L’exposé le plus clair, le plus condensé, le plus précis et le plus spécifique des idées des socialistes en général contre l’état actuel de la société, dans le domaine économique des affaires humaines, se rencontre dans le petit livre de M. Louis Blanc, intitulé : Organisation du travail. C’est donc à ce traité que j’emprunterai mes premières citations :

« La concurrence est pour le peuple un système d’extermination.

Le pauvre est-il un membre ou un ennemi de la société ? Qu’on réponde.

Il trouve tout autour de lui le sol occupé.

Peut-il semer la terre pour son propre compte ? Non, parce que le droit de premier occupant est devenu droit de propriété.

Peut-il cueillir les fruits que la main de Dieu a fait mûrir sur le passage des hommes ? Non, parce que cela constitue un droit que le gouvernement affirme.

Peut-il puiser de l’eau à une fontaine enclavée dans un champ ? Non, parce que le propriétaire du champ est, en vertu du droit d’accession, propriétaire de la fontaine.

Peut-il, mourant de faim et de soif, tendre la main à la pitié de ses semblables ? Non, parce qu’il y a des lois contre la mendicité.

Peut-il, épuisé de fatigue et manquant d’asile, s’endormir sur le pavé des rues ? Non, parce qu’il y a des lois contre le vagabondage.

Peut-il, fuyant cette patrie homicide où tout lui est refusé, aller demander des moyens de vivre loin des lieux où la vie lui a été donnée ? Non, parce qu’il n’est permis de changer de contrée qu’à de certaines conditions impossibles pour lui.

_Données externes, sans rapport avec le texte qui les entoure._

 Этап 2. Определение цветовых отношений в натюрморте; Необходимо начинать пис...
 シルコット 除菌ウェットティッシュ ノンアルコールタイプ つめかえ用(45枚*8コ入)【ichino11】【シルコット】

Que fera donc ce malheureux ? Il vous dira : « J’ai des bras, j’ai une intelligence, j’ai de la force, j’ai de la jeunesse ; prenez tout cela, et en échange donnez-moi un peu de pain. » C’est ce que font, disent aujourd’hui les prolétaires. Mais ici même vous pouvez répondre au pauvre : « Je n’ai pas de travail à vous donner. » Que voulez-vous qu’il fasse alors ?…

. . . . . . . . . . . . . . . . . . . . . . . . .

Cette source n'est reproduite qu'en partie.